TO DO:
Can you copy the data from the line with "Starting with furthest" to the line with "Answer: the black", substituting "order" for "arrange" and leaving everything else unchanged?

── MATERIAL PROVIDED ──

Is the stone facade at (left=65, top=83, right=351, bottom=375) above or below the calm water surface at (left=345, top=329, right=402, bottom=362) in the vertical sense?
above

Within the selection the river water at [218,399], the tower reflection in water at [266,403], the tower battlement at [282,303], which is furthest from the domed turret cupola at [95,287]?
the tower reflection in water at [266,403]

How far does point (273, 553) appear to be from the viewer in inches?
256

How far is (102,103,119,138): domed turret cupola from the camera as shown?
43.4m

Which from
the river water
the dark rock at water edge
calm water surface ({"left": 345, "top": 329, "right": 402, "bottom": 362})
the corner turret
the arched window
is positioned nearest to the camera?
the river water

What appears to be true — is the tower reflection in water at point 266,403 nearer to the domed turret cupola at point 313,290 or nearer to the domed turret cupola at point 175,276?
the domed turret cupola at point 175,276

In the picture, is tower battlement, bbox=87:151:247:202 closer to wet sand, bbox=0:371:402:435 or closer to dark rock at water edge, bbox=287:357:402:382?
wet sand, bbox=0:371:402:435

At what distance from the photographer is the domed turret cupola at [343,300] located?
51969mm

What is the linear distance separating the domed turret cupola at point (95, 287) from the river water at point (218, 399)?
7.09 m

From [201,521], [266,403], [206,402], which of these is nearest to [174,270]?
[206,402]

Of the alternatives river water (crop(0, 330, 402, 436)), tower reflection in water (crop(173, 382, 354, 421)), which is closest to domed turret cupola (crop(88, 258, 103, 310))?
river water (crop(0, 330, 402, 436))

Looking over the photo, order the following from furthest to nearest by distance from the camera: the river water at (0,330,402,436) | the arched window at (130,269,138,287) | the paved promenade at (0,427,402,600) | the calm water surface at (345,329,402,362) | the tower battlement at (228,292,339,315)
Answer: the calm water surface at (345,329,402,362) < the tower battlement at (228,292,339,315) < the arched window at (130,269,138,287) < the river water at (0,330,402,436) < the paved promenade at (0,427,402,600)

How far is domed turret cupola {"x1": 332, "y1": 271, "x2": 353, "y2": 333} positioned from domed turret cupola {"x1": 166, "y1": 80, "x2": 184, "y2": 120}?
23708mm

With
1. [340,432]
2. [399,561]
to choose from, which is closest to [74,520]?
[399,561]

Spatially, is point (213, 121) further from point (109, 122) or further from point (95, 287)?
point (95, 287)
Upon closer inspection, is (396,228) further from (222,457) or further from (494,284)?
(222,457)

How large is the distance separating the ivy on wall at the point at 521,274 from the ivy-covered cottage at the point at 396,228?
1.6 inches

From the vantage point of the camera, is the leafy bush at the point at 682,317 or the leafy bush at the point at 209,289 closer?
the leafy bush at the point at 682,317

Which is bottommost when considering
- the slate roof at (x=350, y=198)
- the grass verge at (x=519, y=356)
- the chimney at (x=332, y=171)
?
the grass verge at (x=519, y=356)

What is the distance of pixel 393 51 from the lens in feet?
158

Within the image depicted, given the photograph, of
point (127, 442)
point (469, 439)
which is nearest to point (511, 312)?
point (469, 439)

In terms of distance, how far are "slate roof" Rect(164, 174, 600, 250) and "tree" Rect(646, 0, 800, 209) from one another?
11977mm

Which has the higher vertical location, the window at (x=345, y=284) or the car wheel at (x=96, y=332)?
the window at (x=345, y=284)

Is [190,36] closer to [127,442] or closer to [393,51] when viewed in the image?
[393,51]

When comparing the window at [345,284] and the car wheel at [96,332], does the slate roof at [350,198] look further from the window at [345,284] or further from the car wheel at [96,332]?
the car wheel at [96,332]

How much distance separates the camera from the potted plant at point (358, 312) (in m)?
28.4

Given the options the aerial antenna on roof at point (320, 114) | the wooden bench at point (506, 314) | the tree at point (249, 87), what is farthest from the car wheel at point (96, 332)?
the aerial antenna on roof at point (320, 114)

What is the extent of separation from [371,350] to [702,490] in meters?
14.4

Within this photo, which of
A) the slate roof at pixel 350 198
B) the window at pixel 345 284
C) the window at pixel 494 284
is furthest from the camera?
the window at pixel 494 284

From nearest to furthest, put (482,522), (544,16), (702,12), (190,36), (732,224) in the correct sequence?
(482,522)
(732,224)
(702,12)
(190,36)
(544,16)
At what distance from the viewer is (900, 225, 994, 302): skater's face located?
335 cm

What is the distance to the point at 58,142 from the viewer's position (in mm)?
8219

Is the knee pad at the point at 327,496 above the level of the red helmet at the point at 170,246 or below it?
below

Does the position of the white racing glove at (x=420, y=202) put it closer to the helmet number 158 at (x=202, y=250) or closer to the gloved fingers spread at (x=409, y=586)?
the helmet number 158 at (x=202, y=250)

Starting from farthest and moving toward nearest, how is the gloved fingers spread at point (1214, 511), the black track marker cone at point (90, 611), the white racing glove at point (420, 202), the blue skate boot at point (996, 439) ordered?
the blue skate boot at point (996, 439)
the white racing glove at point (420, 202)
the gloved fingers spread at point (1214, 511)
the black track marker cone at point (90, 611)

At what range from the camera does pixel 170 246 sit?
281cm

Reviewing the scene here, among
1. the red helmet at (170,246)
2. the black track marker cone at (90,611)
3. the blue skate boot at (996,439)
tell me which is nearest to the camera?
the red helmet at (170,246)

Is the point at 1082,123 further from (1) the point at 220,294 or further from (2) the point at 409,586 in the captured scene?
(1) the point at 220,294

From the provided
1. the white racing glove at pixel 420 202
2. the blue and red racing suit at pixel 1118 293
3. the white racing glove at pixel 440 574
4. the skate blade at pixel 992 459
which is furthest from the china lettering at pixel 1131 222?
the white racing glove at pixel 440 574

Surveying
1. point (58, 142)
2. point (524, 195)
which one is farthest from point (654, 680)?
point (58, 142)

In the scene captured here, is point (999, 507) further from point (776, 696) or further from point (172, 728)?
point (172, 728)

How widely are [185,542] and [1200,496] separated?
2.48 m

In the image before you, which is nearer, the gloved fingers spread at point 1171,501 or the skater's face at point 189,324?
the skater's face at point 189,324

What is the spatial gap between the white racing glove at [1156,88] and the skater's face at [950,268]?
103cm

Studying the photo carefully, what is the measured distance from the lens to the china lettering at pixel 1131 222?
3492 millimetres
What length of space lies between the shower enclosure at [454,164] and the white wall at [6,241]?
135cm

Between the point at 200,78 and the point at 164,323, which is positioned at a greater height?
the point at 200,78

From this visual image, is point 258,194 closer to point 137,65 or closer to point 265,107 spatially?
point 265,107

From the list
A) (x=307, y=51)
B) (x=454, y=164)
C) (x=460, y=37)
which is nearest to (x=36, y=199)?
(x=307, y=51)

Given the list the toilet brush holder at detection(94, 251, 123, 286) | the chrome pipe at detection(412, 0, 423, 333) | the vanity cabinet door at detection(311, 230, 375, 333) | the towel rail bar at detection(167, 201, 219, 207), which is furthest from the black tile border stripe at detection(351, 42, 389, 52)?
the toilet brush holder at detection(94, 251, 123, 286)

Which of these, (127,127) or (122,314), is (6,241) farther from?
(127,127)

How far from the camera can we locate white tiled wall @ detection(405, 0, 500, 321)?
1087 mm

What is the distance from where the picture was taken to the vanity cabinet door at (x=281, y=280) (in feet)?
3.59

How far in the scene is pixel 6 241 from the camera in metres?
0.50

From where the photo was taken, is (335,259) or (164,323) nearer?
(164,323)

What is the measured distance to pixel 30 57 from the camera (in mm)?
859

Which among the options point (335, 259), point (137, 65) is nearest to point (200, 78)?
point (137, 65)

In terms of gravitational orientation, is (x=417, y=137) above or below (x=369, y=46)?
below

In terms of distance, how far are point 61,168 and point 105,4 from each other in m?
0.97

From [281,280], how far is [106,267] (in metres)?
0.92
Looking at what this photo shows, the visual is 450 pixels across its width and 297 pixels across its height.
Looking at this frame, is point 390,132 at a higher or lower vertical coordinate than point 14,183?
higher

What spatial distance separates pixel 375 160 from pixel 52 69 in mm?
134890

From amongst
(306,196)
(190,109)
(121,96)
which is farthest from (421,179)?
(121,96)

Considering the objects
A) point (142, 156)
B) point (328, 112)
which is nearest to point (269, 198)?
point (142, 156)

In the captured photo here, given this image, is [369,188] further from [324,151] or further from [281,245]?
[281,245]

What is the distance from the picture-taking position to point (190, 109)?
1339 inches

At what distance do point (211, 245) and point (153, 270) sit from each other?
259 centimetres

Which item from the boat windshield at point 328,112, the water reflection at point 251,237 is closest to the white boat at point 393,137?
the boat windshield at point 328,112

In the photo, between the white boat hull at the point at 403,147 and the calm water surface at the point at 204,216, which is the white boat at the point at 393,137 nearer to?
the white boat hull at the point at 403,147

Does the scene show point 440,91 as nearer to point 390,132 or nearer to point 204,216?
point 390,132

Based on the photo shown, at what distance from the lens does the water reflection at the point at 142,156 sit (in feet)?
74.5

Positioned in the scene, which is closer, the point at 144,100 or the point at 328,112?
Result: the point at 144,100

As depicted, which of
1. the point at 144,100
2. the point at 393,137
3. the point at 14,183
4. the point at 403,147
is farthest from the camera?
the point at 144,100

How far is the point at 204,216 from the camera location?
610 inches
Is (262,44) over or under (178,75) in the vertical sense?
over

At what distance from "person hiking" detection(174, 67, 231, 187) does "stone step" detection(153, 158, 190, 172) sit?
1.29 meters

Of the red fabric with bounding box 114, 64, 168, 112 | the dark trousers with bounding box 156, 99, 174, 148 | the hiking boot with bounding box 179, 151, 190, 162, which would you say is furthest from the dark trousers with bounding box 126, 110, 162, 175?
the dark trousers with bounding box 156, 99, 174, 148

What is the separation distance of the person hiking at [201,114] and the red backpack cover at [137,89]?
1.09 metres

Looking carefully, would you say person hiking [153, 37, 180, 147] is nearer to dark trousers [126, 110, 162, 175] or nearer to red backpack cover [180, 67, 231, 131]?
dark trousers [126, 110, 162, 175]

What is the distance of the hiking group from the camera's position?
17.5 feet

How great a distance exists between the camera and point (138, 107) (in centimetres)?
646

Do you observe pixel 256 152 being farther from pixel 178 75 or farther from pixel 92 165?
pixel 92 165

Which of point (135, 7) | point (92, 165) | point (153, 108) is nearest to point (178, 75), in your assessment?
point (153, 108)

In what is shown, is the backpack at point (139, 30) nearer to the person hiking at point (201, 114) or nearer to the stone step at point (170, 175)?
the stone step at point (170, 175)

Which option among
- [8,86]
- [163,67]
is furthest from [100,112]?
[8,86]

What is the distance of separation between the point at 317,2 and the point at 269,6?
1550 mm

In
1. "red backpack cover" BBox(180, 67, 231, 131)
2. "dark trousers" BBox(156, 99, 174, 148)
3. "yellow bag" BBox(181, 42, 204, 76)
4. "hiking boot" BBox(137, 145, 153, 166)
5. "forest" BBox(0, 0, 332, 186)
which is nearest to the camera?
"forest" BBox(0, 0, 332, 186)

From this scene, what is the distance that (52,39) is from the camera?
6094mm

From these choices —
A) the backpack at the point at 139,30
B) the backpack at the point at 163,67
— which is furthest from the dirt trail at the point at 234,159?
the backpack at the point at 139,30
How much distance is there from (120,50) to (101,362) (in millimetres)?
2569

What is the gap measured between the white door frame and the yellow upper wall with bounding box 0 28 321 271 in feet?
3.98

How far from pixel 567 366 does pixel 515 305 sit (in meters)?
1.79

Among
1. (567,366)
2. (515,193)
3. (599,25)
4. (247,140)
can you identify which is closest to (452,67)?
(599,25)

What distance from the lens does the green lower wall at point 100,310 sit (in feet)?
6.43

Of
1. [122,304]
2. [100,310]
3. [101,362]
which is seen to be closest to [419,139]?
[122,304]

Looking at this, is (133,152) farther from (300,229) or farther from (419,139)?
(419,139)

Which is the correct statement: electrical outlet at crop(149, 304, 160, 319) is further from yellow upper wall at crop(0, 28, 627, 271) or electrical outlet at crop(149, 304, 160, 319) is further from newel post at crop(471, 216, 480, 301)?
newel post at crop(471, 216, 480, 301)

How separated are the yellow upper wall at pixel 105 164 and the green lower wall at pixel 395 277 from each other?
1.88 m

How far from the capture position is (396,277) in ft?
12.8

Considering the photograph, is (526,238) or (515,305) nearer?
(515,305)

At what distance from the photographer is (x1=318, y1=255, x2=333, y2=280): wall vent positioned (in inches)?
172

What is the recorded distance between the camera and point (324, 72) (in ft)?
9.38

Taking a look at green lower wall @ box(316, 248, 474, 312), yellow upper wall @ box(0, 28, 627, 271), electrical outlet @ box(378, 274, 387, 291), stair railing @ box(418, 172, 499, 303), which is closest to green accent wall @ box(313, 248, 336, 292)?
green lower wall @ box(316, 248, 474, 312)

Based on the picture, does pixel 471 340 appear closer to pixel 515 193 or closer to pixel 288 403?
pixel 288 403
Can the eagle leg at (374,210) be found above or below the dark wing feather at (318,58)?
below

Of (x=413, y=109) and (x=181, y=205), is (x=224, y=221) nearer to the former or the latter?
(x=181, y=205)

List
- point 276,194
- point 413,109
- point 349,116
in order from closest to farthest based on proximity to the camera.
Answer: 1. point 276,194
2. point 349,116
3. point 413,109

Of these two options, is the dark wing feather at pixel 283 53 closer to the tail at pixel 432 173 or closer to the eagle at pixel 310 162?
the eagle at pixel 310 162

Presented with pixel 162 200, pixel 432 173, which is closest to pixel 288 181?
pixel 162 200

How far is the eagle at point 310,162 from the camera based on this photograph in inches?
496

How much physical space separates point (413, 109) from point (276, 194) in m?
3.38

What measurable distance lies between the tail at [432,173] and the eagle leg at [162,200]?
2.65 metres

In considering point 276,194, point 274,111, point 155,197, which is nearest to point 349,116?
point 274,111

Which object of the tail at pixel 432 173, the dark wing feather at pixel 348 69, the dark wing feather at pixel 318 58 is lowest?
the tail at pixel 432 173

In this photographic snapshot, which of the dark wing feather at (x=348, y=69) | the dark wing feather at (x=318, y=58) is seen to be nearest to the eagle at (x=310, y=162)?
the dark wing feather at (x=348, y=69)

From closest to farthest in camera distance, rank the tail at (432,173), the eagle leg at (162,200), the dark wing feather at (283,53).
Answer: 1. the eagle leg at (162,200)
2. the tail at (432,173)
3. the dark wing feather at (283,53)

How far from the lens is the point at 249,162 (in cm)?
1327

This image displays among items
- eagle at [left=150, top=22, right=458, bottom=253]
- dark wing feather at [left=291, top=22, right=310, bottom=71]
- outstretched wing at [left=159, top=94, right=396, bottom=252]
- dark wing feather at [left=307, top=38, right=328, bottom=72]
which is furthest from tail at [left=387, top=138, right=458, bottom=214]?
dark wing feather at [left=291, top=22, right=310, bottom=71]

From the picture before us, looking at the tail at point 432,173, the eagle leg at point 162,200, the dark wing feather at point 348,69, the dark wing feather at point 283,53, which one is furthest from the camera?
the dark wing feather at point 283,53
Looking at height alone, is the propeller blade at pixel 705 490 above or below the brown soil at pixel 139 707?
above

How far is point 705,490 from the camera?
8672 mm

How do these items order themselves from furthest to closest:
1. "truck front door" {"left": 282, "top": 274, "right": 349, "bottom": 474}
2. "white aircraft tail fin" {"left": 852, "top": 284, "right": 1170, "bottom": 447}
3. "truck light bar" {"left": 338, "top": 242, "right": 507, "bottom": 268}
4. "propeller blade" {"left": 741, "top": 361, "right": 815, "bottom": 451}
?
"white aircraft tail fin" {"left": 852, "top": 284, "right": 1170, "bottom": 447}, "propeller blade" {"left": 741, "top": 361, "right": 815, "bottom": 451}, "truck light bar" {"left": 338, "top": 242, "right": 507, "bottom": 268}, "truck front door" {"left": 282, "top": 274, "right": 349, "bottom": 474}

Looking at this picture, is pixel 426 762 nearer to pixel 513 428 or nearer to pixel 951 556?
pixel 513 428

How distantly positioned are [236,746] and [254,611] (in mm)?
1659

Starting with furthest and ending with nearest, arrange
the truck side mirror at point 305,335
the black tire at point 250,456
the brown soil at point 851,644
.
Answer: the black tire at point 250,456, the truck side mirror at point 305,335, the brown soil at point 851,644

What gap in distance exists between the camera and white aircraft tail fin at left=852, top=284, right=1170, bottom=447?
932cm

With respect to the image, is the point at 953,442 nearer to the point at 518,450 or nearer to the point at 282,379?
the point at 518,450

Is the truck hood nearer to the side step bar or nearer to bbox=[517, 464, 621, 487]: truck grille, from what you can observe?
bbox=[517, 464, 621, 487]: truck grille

───

SOLUTION TO THIS EXERCISE:
Starting with furthest and ending with nearest, order
the truck side mirror at point 305,335
the black tire at point 250,456
the brown soil at point 851,644
.
Answer: the black tire at point 250,456, the truck side mirror at point 305,335, the brown soil at point 851,644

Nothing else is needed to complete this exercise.